Diese Tatsachen deuten daraufhin, daß die Arbeit der österreichischen Byzantinisten weltweit größte Anerkennung findet. Dabei handelt es sich um eine in Österreich noch sehr junge Wissenschaft - erst seit 1962 gibt es ein eigenes Institut, darüber hinaus seit einigen Jahren zwei mit einschlägigen Forschungen betraute Kommissionen der österreichischen Akademie der Wissenschaften.

Daß unter dem Titel „Byzantinistik“ ein eigener mit einem Fünf-Jahre-Budget von 10 Millionen Schilling dotierter Forschungsschwerpunkt des Fonds zur Förderung der wissenschaftlichen Forschung läuft ist wohl in erster Linie dem Weltrang der hier geleisteten Arbeit zu verdanken. Am Rande mag auch mitgespielt haben, daß Projektleiter Hunger immerhin Präsident der österreichischen Akademie der Wissenschaften ist.

Im Gespräch mit Hunger lernt man einen leidenschaftlichen geisteswissenschaftlichen Forscher kennen, wie er gerade auf diesem Gebiet, das neben einer gründlichen Ausbildung in klassischer Phüologie, Handschriftenkunde, Geschichte und Literatur auch ein gerüttelt Maß an kriminalistischem Spürsinn erfordert, vonnöten ist.

Grundlegendes Anliegen der Byzantinistik ist die Erhellung der Kultur, der Gesellschaft der Geschichte, der Sprache und der Literatur des byzantinischen Reiches vom Ende der Antike bis zur Eroberung der Hauptstadt Konstantinopel 1453. Was sie zutage fördert, ist keineswegs nur „tote Geschichte“, sondern oft ein lebendiges Bild einer der unseren gar nicht so unähnlichen Gesellschaft (Man denke an den Artikel „Polit-Terror gab es schon in Byzanz“ in FURCHE Nr. 17,1979).

> _Auszüge der Einträge_
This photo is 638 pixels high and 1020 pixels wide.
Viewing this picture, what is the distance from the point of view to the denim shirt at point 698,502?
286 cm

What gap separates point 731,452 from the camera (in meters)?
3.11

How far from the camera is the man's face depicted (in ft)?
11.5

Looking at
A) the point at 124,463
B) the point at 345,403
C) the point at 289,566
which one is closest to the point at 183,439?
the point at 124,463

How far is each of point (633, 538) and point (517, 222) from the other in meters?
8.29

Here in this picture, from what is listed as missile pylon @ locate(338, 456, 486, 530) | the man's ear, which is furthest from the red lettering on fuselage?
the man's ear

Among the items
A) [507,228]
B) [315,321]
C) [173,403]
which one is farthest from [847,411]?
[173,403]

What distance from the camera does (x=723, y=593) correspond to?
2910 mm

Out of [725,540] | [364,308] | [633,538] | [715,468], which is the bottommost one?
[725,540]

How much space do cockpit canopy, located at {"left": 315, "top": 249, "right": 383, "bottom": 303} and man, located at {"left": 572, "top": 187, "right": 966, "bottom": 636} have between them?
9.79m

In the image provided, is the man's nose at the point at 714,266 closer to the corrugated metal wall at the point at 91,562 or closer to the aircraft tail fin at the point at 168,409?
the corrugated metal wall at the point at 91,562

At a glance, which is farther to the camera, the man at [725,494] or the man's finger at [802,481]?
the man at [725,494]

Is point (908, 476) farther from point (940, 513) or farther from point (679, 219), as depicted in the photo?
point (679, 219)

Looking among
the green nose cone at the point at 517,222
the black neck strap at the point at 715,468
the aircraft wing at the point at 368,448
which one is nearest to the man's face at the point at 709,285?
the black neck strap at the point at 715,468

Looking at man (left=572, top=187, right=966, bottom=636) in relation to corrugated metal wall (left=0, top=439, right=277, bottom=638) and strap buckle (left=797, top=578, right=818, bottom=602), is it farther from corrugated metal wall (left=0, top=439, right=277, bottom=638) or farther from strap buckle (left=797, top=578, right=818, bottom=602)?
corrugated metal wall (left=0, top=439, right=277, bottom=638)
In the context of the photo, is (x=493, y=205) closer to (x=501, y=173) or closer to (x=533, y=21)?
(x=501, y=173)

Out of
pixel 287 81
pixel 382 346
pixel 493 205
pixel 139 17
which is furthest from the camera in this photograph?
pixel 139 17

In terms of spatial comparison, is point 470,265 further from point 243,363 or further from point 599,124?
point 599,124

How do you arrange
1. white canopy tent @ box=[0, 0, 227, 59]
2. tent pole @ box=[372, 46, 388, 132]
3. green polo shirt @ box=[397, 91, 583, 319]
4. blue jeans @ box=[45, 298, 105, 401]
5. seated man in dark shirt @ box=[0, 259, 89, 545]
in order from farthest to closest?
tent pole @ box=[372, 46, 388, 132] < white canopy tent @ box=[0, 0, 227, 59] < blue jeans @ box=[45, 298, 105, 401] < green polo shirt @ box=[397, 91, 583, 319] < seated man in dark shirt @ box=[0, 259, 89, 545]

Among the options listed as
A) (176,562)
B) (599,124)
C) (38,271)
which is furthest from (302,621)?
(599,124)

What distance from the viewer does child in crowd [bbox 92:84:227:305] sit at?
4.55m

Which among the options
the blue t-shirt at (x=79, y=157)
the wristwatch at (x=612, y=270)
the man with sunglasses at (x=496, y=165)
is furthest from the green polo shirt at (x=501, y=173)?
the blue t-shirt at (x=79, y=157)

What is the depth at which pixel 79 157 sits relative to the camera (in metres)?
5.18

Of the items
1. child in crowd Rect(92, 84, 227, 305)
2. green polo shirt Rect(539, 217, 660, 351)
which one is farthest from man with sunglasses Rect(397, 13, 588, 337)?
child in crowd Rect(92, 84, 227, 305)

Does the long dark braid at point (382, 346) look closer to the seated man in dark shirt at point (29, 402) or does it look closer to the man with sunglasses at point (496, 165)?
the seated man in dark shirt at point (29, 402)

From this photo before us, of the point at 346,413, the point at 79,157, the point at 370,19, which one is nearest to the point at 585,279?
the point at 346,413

> _Verständnis prüfen_
A) Worauf führt der Lesetext über die österreichische Byzantinistik den eigenen Forschungsschwerpunkt „Byzantinistik“ des Fonds zur Förderung der wissenschaftlichen Forschung zurück?
B) Prüfen Sie anhand des Lesetexts, ob die folgenden Aussagen zutreffen: (i) Ein eigenes Institut für Byzantinistik gibt es in Österreich seit 1962. (ii) Der Forschungsschwerpunkt „Byzantinistik“ ist für fünf Jahre mit 20 Millionen Schilling dotiert. (iii) Die Byzantinistik untersucht das byzantinische Reich bis zur Eroberung Konstantinopels 1453.

> _Lösungen_
A) Der Forschungsschwerpunkt ist in erster Linie dem Weltrang der in der österreichischen Byzantinistik geleisteten Arbeit zu verdanken. Am Rande mag auch mitgespielt haben, dass Projektleiter Hunger Präsident der österreichischen Akademie der Wissenschaften ist.

B)
(i) Ja: „erst seit 1962 gibt es ein eigenes Institut“
(ii) Nein: „mit einem Fünf-Jahre-Budget von 10 Millionen Schilling dotierter Forschungsschwerpunkt“
(iii) Ja: „vom Ende der Antike bis zur Eroberung der Hauptstadt Konstantinopel 1453“